Using the piece on romance in parenthood below, answer these questions:
1. How many years has the writer been married?
2. What is the name of the writer's husband?
3. Which couples therapist is quoted, and what book is she the author of?

▶ **EXTRACT PROVIDED**:
———

A Little Romance
Mothers, it seems, can live without a lot of things: sleep, exercise, quiet dinners made from scratch, peace, privacy in the bathroom, romance. On second thought, scratch the last one. We think we can live without romance, but we can't, at least not happily or indefinitely. Romance is the gel on the lens, softening those harsher moments of marriage and child rearing. It recasts days of all whine and no roses in a sunnier light. Romance also keeps the parenting going as it feeds our malnourished egos and ids. Without it, life becomes one long to-do list.
The problem is, parenthood can be so consuming, both in spirit and in practice, that there is little time or energy left for the couple who began it all. In 12 years of marriage, my
most frequent complaint to my husband has not been about taking out the garbage or helping with the kids. It's been about wanting more affection, more attention, more talks, more dinner dates -- more romance. And although I call it my need, I believe it's his need, too.
When our first child was born, we knew our romantic life would take a dive as we adjusted to caring for a new baby. But I assumed that as long as Fred and I continued to love each other, our relationship would automatically retain romance.
Mistake #1: You can love each other and still have a relationship devoid of romance.
Mistake #2: There is nothing automatic about romance when you have children.
For parents, romance must often be a state of mind as much as anything else, sometimes even premeditated and deliberate. Which is not as much work as it sounds. All you need is to notice love and to bother acting on it.
I'm not talking about single white roses brought to dinner -- a practice that got a now-divorced man I know absolutely nowhere. This kind of staged romance looks better than it feels. Real romance is those ephemeral moments, like when you find your spouse sound asleep next to your wide-awake baby. It's looking at each other and laughing instead of crying when your 4-year-old knocks over her third beverage of the day. It's love's impractical, sentimental side.
If it's as simple as all that, then why aren't our lives just full of romance? They are, but we're too busy to notice and too tired to act. Plus, it feels frivolous to think about romance when there are so many other things to worry about, like fevers, car seats, and toilet training. "Kids are the number one excuse parents give for allowing their marriage to take a backseat," says couples therapist Michele Weiner Davis, author of The Sex-Starved Marriage. "But when you have a child, you need to put your marriage first, because having a good relationship is a lifelong gift you can give to your kids."

———

▶ **SOURCE INFORMATION**:
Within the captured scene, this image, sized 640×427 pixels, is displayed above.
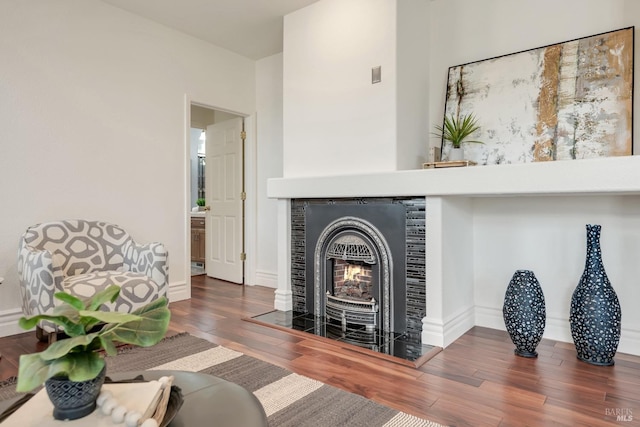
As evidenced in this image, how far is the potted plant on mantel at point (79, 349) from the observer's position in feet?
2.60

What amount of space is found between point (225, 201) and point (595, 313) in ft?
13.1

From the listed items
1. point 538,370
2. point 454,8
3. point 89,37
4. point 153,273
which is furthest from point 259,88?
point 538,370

———

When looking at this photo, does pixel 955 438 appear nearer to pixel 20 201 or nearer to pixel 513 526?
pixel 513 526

———

▶ **TASK RESPONSE**:
1. 12 years.
2. Fred.
3. Michele Weiner Davis, author of The Sex-Starved Marriage.